When it comes to diversity, there is multi-cultural and there is the Democratic Republic of the Congo. The third largest country in Africa, the Congo is home to roughly 69 million people, encompassing several hundred distinct ethnic and tribal groups, perhaps as many as 700. As many as 200 languages are spoken within the country, with French being the official language.
Generalizing about the musical traditions of a country like the Congo is problematic. Each of those 700 ethnic groups has its own cultural traditions — of dance, music, singing, costumes and masks — and while there are similarities and overlap between the traditions, there is much that is unique in each tradition. Suffice it to say that the musical culture of the Congo is incredibly rich, complex and impossible to unravel.
The Wacongo Dance Company, which performs at UD’s Boll Theatre April 7, was founded in 1998 in Kinshasa, the capital of the Democratic Republic of the Congo, by Elie Kihonia, a multi-instrumentalist and choir veteran. Wacongo’s repertoire of music, dance and drumming represents some 400 of these traditional groups, including the Luba, Mongo, Kongo, Mbala, Bantu, Pende, Kuba, Mbunda and many more.
Like the Eskimos, who reportedly have no word for “snow,” people in the Congo have no particular name for Congolese music. The closest is “muziki na biso,” which means “our music,” as opposed to foreign music. To people outside of the country, most Congolese music is known as soukous, though technically soukous is just one of the many genres of Congolese music; others include rumba, madiaba and mutuashi.
There’s a remarkably fluid line in the Congo between traditional music and pop music. Even the most pop-oriented music has its traditional elements. Many of the core members of Wacongo have worked with Afro-pop artists, including such artists as Papa Wemba, Koffi Olomide, Kanda Bongo Man, Franco (guitarist Francois Luambo Makiadi), Soukous Stars and Orchestre Afrisa International, the influential band led by soukous pioneer Tabu Ley Rochereau.
This interplay between pop and traditional music has influenced and enriched both styles. It seems unforced in a place where the traditional is never far from the surface, but it was once a matter of state policy.
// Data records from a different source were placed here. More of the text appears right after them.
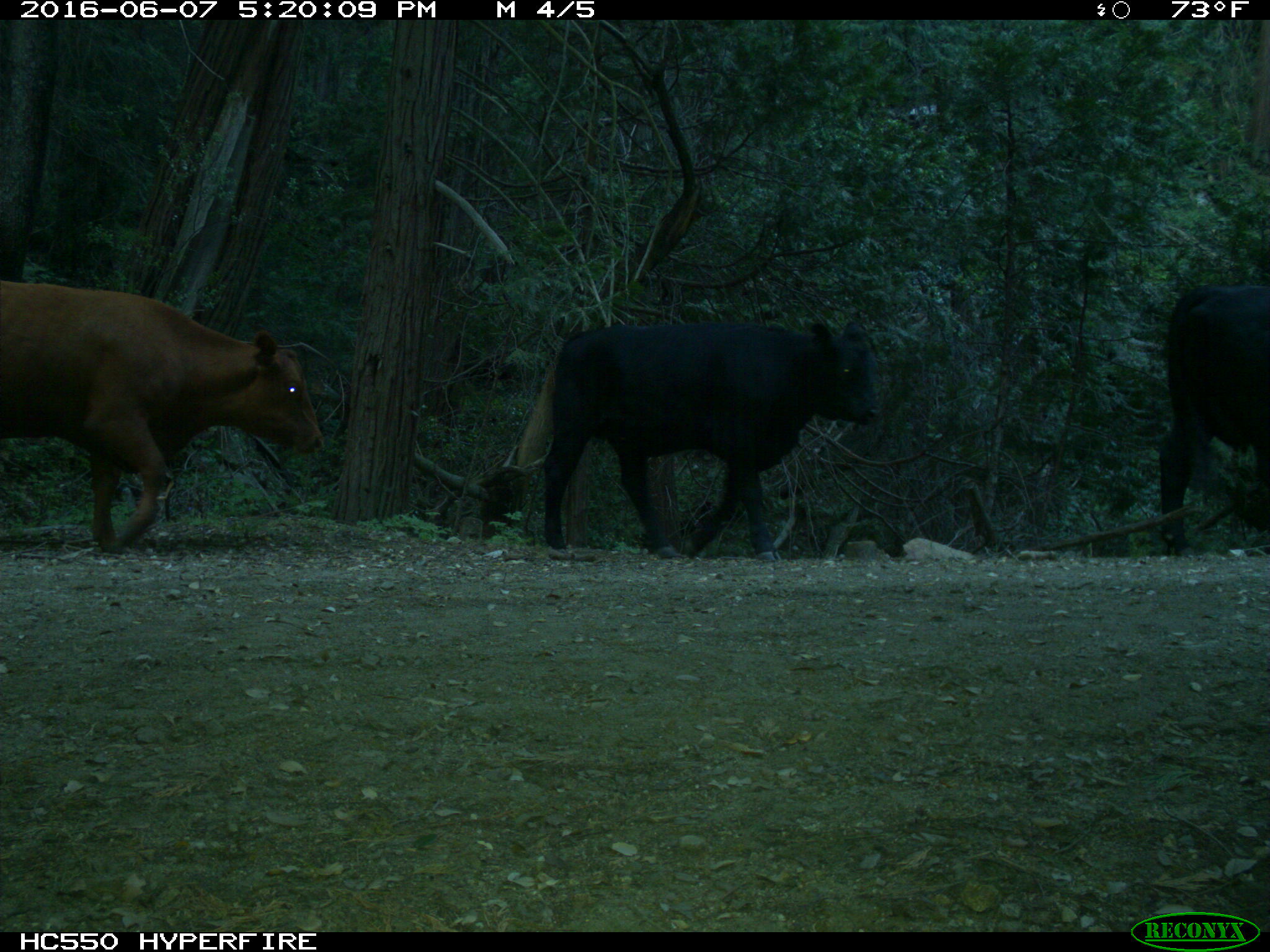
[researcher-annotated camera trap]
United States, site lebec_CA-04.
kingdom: Animalia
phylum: Chordata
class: Mammalia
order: Artiodactyla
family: Bovidae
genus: Bos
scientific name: Bos taurus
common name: domestic cow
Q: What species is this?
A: Bos taurus (domestic cow).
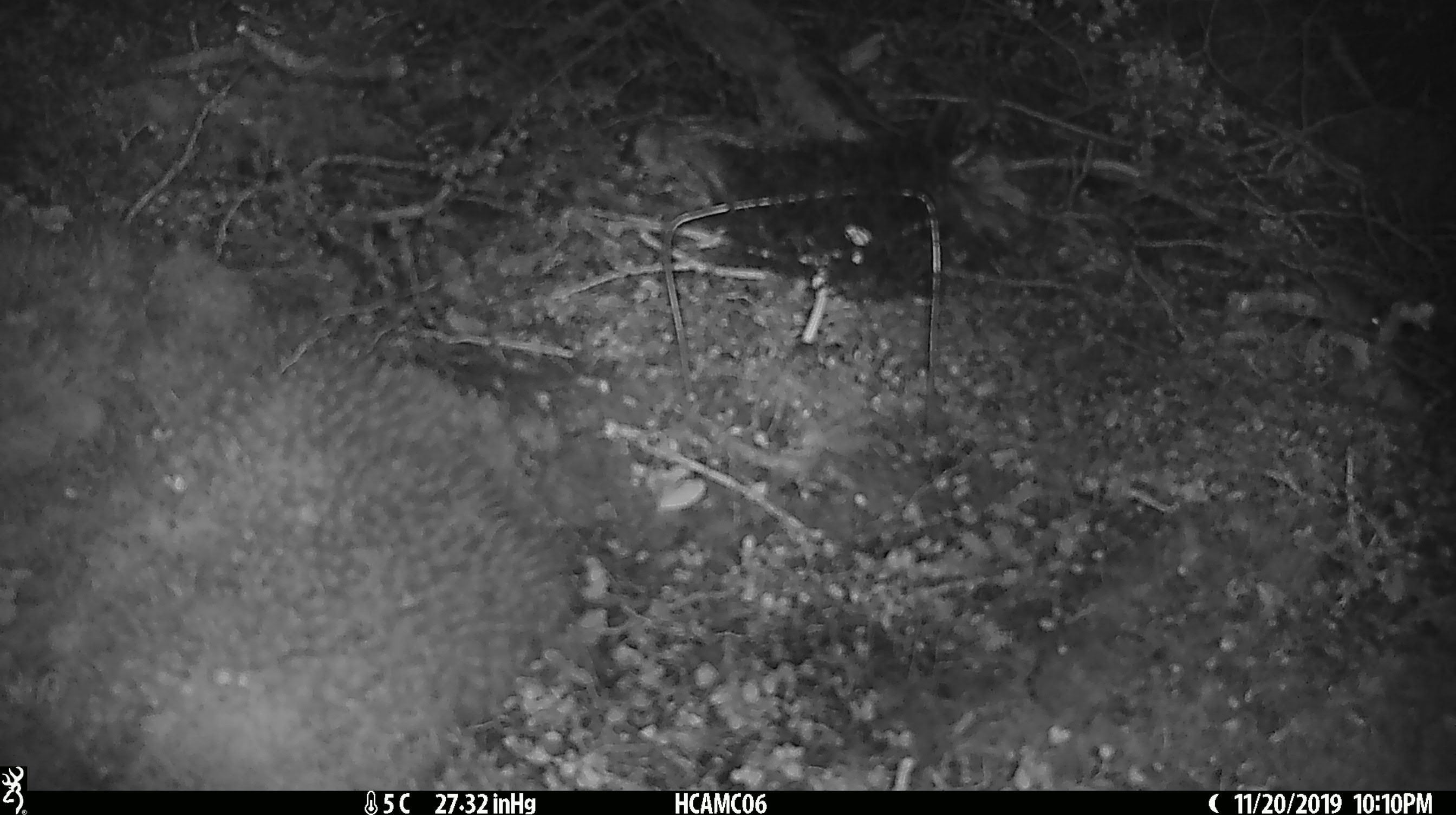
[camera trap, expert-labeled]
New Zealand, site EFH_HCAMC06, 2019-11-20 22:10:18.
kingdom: Animalia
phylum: Chordata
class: Mammalia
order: Rodentia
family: Muridae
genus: Mus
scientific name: Mus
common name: mouse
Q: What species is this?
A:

During the late 1960s and 1970s, the country (then known as Zaire) struggled with President Mobutu’s infamous retour à l’authenticité (return to authenticity) policies. Based on China’s Cultural Revolution, Mobutu’s idea was to renounce all “foreign” influences, purge the country of the last vestiges of its colonial past, re-Africanize Africa and return to some dimly remembered time when everything was better. The policies worked about as well as you’d expect — the Mao-jacket-inspired dress code for public employees went over really well — but traditional music did gain a somewhat higher profile as a result.
The music of the Wacongo Dance Company is high-energy, exciting and woven from many, many strands, both traditional and modern. My advice is to go to the show and open your ears and mind. Don’t try to figure it out. Just enjoy it.